··· Dataset extract ···

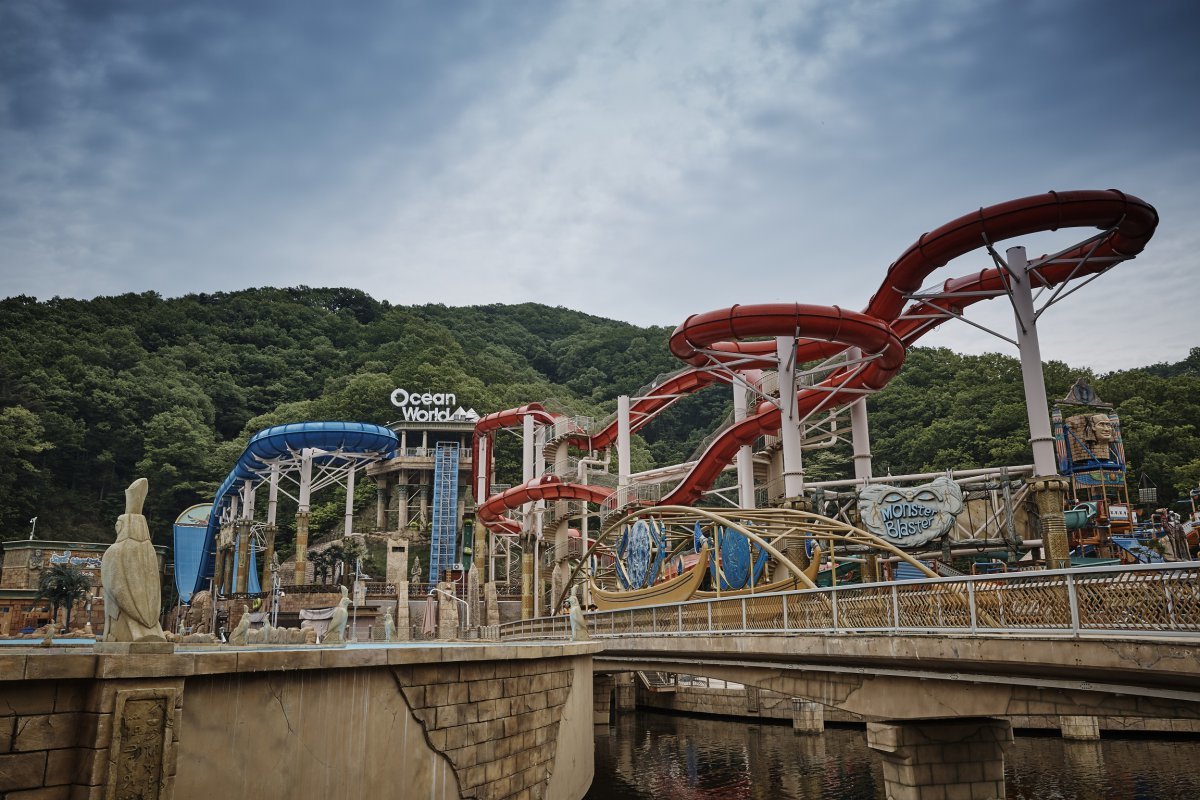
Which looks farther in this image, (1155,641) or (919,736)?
(919,736)

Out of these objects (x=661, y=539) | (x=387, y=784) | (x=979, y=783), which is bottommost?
(x=979, y=783)

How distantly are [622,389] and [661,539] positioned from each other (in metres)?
64.9

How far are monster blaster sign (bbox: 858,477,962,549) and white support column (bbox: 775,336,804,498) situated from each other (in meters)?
2.34

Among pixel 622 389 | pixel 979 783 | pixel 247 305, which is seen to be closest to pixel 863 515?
pixel 979 783

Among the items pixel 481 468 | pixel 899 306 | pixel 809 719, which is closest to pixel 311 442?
pixel 481 468

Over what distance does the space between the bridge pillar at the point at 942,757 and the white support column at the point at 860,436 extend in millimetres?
16147

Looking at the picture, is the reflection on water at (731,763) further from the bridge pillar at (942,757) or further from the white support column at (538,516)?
the white support column at (538,516)

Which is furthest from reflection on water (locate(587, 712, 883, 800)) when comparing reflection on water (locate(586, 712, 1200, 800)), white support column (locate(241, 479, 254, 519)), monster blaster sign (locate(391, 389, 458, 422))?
monster blaster sign (locate(391, 389, 458, 422))

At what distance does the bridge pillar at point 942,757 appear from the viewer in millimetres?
15203

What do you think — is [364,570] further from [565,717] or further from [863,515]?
[565,717]

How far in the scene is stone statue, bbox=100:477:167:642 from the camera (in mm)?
8641

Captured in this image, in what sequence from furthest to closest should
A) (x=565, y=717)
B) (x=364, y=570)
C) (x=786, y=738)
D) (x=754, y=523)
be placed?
(x=364, y=570) → (x=786, y=738) → (x=754, y=523) → (x=565, y=717)

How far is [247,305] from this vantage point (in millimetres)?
99000

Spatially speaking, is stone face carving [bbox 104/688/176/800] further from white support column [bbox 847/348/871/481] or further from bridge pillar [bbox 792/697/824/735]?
bridge pillar [bbox 792/697/824/735]
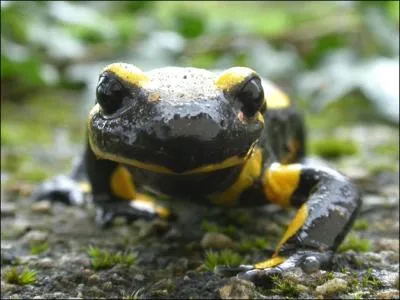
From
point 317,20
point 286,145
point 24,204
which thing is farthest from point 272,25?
point 24,204

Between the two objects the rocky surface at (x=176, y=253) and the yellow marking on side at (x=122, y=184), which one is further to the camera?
the yellow marking on side at (x=122, y=184)

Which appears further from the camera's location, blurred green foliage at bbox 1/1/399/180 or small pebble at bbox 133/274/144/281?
blurred green foliage at bbox 1/1/399/180

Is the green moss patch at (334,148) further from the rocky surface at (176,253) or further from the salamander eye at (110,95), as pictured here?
the salamander eye at (110,95)

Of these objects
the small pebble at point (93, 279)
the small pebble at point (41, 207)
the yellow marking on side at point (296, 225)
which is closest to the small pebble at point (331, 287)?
the yellow marking on side at point (296, 225)

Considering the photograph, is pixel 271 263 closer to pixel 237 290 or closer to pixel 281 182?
pixel 237 290

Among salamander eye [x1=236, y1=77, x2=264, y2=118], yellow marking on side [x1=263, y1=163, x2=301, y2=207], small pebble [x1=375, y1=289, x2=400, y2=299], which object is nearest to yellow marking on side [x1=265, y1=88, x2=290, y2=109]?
yellow marking on side [x1=263, y1=163, x2=301, y2=207]

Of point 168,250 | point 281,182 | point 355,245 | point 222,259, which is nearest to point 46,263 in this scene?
point 168,250

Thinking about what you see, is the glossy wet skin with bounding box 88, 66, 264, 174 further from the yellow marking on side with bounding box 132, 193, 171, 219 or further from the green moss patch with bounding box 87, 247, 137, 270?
the yellow marking on side with bounding box 132, 193, 171, 219
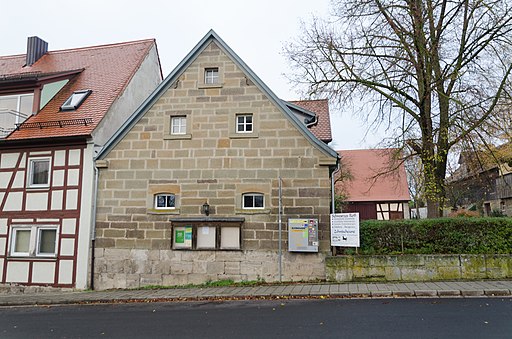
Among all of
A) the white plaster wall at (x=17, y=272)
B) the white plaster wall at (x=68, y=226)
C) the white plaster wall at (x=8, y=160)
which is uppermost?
the white plaster wall at (x=8, y=160)

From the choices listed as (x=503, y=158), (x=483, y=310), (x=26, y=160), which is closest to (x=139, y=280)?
(x=26, y=160)

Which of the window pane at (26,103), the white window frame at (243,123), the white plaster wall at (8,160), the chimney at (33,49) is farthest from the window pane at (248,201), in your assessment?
the chimney at (33,49)

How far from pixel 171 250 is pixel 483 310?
9015mm

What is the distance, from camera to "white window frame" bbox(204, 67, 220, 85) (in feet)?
49.7

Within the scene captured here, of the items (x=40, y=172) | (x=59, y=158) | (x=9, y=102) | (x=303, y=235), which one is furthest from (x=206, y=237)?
(x=9, y=102)

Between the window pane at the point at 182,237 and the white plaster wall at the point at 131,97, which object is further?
the white plaster wall at the point at 131,97

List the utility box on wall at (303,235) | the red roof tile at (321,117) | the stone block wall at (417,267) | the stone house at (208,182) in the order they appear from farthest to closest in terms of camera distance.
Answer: the red roof tile at (321,117)
the stone house at (208,182)
the utility box on wall at (303,235)
the stone block wall at (417,267)

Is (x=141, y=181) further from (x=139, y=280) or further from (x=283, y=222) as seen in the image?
(x=283, y=222)

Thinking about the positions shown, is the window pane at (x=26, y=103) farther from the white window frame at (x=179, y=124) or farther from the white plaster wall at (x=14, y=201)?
the white window frame at (x=179, y=124)

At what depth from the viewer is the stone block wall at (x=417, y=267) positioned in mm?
12711

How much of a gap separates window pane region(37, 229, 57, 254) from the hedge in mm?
10328

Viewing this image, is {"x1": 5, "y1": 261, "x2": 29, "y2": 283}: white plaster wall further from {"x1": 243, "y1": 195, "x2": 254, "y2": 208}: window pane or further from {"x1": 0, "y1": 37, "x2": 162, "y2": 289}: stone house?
{"x1": 243, "y1": 195, "x2": 254, "y2": 208}: window pane

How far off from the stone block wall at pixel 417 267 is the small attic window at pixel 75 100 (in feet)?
35.5

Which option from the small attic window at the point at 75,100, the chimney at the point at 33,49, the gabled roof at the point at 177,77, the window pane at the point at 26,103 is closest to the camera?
the gabled roof at the point at 177,77
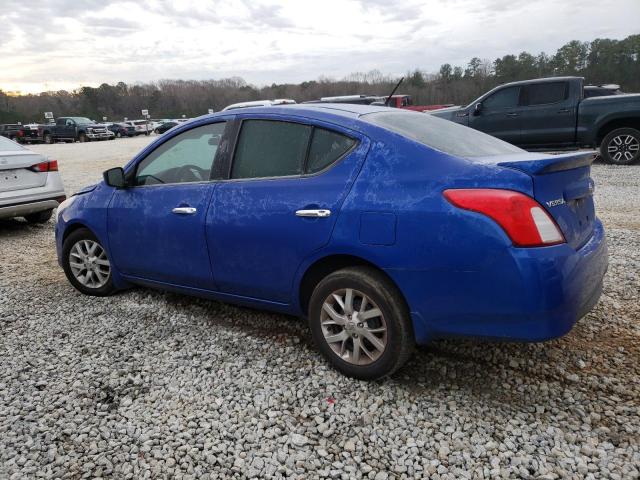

···

Locate every line in the entries above that contains the string "positioned", matching case exactly, and copy each of those lines.

The result ::
How distantly are [622,389] and [661,539] positioned from each other (in metres)?
At what depth from the viewer is the stone block wall at (x=417, y=267) positioned in mm?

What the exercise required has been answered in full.